§ **AIM**
Answer these questions from the article on pension liabilities and business shutdowns:
(a) What share of employees covered by a defined benefit plan must be losing their jobs for the agency to act under the law?
(b) With how many companies is the agency suspending 4062(e) negotiations?
(c) What percentage of plan sponsors do officials say the pilot program and the small-plan exemption put on the sidelines?

§ **EXCERPT TO READ**
◇ ◇ ◇ ◇

Pension execs say agency too aggressive on liabilities as part of business shutdowns
Representatives of corporate pension plan sponsors say they have yet to see the kindler, gentler PBGC — at least when it comes to a section of ERISA that gives the agency the power to put its hand in the wallet of companies experiencing financial problems.
The announcement last fall by Joshua Gotbaum, director of the Pension Benefit Guaranty Corp., Washington, that his agency was going easier on defined benefit plan sponsors experiencing business shutdowns was supposed to make employers happy, or at least less grumpy. Yet despite new figures showing the agency has passed up the opportunity to impose nearly $1 billion in additional pension funding demands, plan executives still complain the agency holds all the cards.
“They will work with you, but they still tend to be fairly aggressive,” said attorney Brian Dougherty, a partner in the employee benefits and executive compensation practice of law firm Morgan Lewis & Bockius LLP in Philadelphia.
Corporate pension executives have been griping since 2007, when PBGC officials figured out a formula for calculating pension liabilities that could be assessed under Section 4062(e) of the Employee Retirement Income Security Act in the event of operational shutdowns, and started aggressively enforcing the law, which allows the agency to act if 20% or more of employees covered by a defined benefit plan will lose their jobs.
That enforcement has led corporate executives to complain of agency overreach in cases involving routine business transactions that do not threaten pension plans. But Ajit Gadre, program manager for the PBGC's corporate finance restructuring group, counters that the agency is simply doing what it is supposed to do when companies' financial situations change.
“We've been interpreting the law as Congress requires us to do,” he said. “We adopted a very plain-language approach.?For example, "cessation of operations at a facility' means that a company stops doing some discrete, identifiable activity at a place.”
PBGC officials acknowledge the more consistent enforcement in recent years has rattled employers, and are hopeful that the pilot program announced last fall that exempts companies deemed to be financially sound will allay fears. That, plus an exemption for plans with 100 participants or less, puts 92% of plan sponsors on the sidelines, the officials say.
To prove their flexibility, PBGC officials told Pensions & Investments the agency is suspending 4062(e) negotiations with 17 companies where it initially sought $450 million in financial guarantees, including Anheuser-Busch InBev North America, St. Louis; Whirlpool Corp., Benton Harbor, Mich.; and Procter & Gamble Co., Cincinnati. It also decided not to start negotiations with another 30 companies representing $475 million in pension liabilities.
But plan executives are not ready to celebrate. They are pressing the agency to ease up on other issues, including a more limited interpretation of a triggering event.
“Employers are often surprised to learn that PBGC can treat the liability as being triggered in circumstances that go well beyond a typical plant closing,” said Harold Ashner, former PBGC assistant general counsel for legislation and regulations whose law firm Keightley & Ashner LLP, Washington, represents corporations in 4062(e) cases.

◇ ◇ ◇ ◇

Dataset items

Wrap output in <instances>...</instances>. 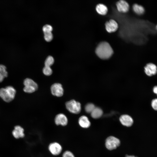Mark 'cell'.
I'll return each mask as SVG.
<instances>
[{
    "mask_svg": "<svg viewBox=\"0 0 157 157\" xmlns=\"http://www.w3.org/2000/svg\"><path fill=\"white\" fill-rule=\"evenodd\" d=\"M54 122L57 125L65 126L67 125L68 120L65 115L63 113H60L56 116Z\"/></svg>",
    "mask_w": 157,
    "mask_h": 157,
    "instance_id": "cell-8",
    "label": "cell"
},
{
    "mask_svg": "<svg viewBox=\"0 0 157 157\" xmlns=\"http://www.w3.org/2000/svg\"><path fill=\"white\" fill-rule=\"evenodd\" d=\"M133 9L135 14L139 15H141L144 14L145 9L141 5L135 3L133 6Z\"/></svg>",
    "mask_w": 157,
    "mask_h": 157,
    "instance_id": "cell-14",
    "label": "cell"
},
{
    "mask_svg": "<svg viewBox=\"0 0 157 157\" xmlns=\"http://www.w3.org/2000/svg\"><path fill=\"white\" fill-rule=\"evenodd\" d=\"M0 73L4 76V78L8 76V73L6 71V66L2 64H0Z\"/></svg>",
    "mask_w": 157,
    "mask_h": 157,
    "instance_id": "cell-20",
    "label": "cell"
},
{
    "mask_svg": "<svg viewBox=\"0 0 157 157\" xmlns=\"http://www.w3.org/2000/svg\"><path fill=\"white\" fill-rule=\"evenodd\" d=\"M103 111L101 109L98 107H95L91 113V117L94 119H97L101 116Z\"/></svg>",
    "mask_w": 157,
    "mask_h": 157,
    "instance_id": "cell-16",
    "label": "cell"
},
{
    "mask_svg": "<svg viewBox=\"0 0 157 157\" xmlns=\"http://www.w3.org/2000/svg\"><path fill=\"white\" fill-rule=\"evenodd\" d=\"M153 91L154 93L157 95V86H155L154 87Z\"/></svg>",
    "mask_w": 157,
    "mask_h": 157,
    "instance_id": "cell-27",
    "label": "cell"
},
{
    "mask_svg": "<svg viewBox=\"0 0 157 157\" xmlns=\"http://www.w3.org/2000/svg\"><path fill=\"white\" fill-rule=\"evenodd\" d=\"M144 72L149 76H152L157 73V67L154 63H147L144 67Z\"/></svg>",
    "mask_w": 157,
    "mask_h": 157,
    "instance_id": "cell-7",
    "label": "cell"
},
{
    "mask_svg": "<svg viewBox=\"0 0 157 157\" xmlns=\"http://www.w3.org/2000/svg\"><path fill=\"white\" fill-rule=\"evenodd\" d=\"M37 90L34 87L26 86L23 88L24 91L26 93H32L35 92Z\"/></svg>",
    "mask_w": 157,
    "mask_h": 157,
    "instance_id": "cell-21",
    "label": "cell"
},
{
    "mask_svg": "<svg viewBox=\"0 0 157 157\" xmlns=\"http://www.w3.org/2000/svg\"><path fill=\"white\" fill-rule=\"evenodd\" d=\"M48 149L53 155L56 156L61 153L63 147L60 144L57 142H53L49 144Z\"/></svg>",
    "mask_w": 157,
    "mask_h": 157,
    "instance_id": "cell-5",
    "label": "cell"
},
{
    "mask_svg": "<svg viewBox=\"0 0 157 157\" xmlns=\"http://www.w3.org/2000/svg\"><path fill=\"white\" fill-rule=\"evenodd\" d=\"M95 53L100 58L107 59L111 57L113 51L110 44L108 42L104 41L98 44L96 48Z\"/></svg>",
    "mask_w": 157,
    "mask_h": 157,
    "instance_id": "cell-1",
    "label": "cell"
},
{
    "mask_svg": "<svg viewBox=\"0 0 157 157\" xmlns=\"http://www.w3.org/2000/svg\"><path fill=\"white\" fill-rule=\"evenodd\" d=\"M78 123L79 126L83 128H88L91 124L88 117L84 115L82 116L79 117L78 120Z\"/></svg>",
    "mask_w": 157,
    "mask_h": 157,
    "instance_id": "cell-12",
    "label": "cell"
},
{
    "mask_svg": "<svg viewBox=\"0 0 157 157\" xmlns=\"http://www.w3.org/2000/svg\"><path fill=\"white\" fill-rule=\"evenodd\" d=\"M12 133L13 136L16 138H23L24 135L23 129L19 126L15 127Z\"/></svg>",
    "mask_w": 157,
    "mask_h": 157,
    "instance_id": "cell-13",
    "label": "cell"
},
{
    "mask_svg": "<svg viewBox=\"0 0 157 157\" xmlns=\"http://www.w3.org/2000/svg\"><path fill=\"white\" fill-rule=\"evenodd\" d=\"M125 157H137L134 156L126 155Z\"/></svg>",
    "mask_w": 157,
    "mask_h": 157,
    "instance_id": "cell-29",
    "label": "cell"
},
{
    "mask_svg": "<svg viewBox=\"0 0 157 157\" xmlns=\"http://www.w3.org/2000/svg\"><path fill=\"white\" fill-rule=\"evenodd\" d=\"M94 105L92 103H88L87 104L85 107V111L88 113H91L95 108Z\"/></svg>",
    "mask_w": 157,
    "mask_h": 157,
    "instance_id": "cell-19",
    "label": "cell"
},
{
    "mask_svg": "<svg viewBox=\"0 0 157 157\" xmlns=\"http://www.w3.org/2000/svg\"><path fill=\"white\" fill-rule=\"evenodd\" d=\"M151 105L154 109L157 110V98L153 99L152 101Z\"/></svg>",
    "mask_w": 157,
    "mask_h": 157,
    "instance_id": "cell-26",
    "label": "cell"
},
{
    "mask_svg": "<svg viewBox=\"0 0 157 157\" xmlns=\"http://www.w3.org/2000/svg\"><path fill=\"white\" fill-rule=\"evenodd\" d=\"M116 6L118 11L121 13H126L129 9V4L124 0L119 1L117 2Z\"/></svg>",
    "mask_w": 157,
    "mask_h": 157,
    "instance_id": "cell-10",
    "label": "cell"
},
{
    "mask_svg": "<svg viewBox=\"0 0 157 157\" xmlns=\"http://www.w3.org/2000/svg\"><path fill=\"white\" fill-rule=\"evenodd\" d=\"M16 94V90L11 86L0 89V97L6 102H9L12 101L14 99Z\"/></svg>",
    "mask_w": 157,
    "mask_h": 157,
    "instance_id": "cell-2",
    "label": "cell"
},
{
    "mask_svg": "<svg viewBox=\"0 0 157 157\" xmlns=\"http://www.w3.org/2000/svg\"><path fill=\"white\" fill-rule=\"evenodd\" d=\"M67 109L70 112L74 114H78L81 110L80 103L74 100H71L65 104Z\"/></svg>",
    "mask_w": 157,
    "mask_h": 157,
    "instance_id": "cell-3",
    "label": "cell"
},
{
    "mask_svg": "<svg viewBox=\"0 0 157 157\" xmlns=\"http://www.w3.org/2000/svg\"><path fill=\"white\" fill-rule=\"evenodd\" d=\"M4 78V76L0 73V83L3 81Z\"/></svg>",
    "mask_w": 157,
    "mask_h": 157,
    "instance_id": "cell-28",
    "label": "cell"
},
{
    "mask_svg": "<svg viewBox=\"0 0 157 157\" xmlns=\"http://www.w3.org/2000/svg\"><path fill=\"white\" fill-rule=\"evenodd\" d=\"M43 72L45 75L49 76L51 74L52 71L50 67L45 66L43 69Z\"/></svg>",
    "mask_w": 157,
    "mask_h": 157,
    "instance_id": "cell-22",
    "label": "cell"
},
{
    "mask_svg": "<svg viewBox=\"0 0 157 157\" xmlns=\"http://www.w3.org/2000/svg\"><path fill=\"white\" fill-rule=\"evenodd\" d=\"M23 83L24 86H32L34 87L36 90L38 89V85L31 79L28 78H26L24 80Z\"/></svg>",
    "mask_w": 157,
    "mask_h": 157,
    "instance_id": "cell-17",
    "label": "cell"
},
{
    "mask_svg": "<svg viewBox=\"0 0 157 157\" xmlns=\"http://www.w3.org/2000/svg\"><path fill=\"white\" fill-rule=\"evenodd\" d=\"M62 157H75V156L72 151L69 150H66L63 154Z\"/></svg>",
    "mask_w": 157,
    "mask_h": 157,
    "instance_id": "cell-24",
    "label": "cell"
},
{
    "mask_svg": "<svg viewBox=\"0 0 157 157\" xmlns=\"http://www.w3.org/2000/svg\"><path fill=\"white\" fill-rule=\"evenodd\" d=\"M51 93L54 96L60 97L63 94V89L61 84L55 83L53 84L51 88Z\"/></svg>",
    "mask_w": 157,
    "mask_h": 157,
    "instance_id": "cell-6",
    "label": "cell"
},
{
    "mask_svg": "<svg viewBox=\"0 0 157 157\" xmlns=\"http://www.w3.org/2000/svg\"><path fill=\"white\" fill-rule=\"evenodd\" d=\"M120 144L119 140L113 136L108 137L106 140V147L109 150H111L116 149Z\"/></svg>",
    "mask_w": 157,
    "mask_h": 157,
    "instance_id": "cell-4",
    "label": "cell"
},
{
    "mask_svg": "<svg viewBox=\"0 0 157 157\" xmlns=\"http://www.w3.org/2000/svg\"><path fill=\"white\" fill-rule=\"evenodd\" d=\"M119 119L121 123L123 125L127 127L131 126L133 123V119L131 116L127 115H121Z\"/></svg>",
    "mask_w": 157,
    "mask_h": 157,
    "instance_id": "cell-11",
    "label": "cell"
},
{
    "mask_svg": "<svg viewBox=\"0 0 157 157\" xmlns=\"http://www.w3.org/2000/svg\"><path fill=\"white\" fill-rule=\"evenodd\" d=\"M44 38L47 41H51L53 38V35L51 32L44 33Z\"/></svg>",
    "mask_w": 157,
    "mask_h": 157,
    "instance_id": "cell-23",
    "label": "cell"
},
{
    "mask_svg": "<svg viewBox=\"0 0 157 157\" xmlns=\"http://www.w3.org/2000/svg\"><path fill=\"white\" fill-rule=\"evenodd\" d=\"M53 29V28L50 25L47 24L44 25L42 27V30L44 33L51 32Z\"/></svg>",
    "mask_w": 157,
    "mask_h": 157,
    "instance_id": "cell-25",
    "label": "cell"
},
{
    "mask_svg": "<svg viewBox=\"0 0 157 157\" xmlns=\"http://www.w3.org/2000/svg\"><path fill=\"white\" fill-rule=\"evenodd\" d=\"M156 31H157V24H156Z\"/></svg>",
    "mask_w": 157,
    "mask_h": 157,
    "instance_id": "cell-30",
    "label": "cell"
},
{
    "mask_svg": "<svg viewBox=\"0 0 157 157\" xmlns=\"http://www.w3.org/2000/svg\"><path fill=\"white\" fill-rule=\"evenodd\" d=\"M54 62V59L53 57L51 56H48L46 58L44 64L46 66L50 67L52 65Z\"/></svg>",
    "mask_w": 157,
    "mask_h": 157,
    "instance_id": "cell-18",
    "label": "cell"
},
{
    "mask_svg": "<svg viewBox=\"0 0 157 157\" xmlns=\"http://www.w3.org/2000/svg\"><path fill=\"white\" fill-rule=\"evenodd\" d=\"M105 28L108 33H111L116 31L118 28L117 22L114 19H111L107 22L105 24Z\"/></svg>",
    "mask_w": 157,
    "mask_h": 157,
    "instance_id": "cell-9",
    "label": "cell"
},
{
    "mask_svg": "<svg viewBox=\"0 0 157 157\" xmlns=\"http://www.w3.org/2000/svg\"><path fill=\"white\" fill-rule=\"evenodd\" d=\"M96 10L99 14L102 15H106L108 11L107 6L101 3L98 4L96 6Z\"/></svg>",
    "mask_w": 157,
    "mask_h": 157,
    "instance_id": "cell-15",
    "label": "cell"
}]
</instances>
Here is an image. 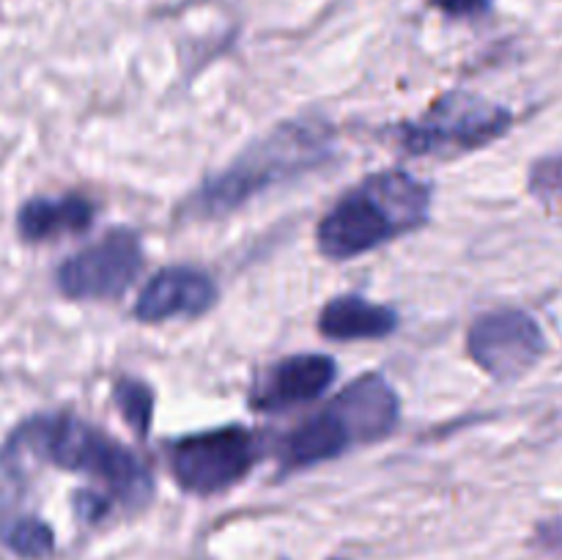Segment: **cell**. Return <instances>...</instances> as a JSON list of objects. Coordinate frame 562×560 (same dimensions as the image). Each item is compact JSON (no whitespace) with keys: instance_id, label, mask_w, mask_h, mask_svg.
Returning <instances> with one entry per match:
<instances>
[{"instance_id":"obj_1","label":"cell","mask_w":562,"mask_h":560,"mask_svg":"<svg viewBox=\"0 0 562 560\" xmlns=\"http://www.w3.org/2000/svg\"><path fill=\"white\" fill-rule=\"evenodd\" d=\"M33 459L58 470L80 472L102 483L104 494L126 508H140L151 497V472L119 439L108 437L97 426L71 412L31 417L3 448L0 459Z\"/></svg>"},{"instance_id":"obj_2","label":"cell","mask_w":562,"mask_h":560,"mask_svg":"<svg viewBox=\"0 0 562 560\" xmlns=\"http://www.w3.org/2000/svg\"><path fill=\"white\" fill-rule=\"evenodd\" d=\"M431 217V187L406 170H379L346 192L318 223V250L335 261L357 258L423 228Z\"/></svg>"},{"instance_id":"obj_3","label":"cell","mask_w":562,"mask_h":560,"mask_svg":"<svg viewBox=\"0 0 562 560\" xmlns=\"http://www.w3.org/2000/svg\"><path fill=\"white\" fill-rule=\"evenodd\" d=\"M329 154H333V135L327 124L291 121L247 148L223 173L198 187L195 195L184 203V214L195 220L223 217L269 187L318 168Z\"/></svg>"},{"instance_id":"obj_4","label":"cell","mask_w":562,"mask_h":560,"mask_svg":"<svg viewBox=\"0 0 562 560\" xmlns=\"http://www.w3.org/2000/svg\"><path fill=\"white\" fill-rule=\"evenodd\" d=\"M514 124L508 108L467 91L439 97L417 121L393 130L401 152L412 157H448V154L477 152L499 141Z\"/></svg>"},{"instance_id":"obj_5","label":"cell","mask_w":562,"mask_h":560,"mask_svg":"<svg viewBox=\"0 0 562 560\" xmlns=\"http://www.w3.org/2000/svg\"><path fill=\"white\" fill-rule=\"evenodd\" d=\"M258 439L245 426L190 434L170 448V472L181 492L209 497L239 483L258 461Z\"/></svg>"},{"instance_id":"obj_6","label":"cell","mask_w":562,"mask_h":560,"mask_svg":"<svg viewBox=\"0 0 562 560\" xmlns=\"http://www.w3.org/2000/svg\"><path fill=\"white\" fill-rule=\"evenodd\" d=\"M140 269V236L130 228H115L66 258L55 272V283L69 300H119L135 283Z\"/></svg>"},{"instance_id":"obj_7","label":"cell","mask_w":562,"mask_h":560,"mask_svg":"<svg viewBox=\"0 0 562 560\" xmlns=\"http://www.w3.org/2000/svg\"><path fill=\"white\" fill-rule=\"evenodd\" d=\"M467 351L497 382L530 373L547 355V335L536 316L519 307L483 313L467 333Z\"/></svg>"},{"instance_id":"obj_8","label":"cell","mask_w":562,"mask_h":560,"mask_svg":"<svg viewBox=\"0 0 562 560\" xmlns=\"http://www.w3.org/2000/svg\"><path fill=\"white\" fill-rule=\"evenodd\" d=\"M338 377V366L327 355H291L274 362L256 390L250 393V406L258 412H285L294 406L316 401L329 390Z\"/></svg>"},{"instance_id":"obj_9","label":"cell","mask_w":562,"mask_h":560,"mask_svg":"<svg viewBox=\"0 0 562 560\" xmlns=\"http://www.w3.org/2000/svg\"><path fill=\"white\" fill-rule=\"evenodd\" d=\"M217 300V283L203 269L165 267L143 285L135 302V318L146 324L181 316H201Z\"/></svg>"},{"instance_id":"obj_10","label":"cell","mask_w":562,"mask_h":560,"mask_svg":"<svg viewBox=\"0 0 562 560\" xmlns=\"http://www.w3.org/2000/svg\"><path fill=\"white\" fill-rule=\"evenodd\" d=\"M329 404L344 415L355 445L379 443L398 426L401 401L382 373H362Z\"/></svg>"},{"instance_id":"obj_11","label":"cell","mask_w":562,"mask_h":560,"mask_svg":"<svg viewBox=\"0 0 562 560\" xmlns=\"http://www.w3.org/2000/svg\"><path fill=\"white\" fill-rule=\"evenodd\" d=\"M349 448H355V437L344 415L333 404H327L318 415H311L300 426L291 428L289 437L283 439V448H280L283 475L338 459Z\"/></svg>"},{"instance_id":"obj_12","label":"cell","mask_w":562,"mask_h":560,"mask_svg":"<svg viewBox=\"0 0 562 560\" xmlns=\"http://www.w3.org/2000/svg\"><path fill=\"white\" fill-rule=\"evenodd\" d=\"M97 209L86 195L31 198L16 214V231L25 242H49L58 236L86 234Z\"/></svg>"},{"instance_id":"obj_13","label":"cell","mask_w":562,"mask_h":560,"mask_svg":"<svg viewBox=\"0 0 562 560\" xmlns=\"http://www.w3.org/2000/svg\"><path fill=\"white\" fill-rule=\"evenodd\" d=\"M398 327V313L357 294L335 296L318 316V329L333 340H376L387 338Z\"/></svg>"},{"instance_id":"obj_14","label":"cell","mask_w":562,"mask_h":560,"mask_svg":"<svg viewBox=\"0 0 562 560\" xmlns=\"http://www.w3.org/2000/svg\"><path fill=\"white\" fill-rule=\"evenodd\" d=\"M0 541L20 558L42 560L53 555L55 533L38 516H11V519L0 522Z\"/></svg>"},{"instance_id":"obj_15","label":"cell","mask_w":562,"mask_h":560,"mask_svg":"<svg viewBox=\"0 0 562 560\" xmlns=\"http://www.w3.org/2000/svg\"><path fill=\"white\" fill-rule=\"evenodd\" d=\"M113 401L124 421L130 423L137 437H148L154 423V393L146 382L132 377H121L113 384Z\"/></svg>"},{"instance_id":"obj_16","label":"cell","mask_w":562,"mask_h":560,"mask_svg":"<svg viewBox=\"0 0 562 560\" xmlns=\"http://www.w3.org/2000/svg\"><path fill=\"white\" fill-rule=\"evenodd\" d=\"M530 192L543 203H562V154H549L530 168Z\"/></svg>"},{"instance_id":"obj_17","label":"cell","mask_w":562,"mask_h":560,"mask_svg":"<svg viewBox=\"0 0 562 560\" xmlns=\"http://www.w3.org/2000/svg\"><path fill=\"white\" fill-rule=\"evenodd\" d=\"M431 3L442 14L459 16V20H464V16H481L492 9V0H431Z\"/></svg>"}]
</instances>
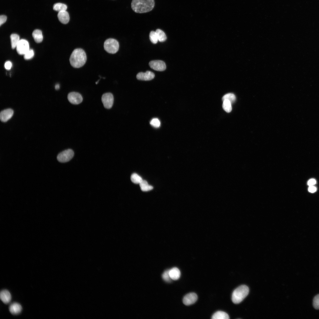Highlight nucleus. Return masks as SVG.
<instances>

◇ ◇ ◇ ◇

§ **SOLUTION TO THIS PROBLEM**
(a) 20% or more
(b) 17
(c) 92%